CURWOOD: What does this situation mean now for the future of resource development and indigenous people’s rights in Canada?
FLOOK: Well, I think that there’s been a couple test cases at the Supreme Court level where various communities have asserted their rights and taken it all the way to the Supreme Court. And Supreme Court has left things open to rulings, very much so, that would favor the ACFN in this case.
So I think that this could really set a precedent in the tar sands region alone, for more and more of these communities to stand up to these major oil companies and expect that their voices will be heard.
CURWOOD: Chelsea, what’s the best possible outcome from this from your perspective?
FLOOK: Well, I think that the best possible outcome from our perspective at Sierra Club would be that we see a First Nation asserting its rights to say ‘no’ to a project, and that that would get respected.
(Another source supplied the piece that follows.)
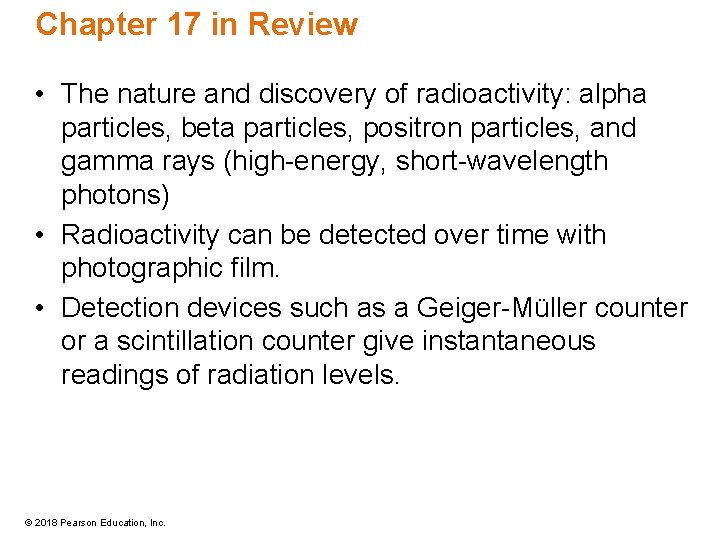 Chapter 17 in Review

• The nature and discovery of radioactivity: alpha particles, beta particles, positron particles, and gamma rays (high-energy, short-wavelength photons)
• Radioactivity can be detected over time with photographic film.
• Detection devices such as a Geiger-Müller counter or a scintillation counter give instantaneous readings of radiation levels.

© 2018 Pearson Education, Inc.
It’s also enshrined in the UN Declaration of the rights of indigenous peoples to say ‘no’ to these projects with free, prior, and informed consent.
So I think that Canada has at least a moral obligation to look at itself and look at the UN declaration, and start taking meaningful action on those moral imperatives. So that’s our hope there, and if it just so happens that First Nations are deciding that they want to protect their land and their way of life, then there are environmental benefits to that as well.
CURWOOD: Chelsea Flook is the Executive Director of the Sierra Club Prairie Chapter in Edmonton, Alberta. Thanks so much for taking the time, Chelsea!
FLOOK: Alright, thanks so much for having me!
CURWOOD: In published reports, Shell Canada said that, though expanding would cause substantial habitat loss, it has extensive plans to mitigate the damage.
The Canadian Government did not reply to numerous requests for comment before we recorded our show, but sent a statement later, saying there are 2 separate mandated independent environmental review panels and "The Government trusts that the joint review panels will receive and consider information from Aboriginal groups related to how these projects may affect potential or established Aboriginal and treaty rights before they issue their reports."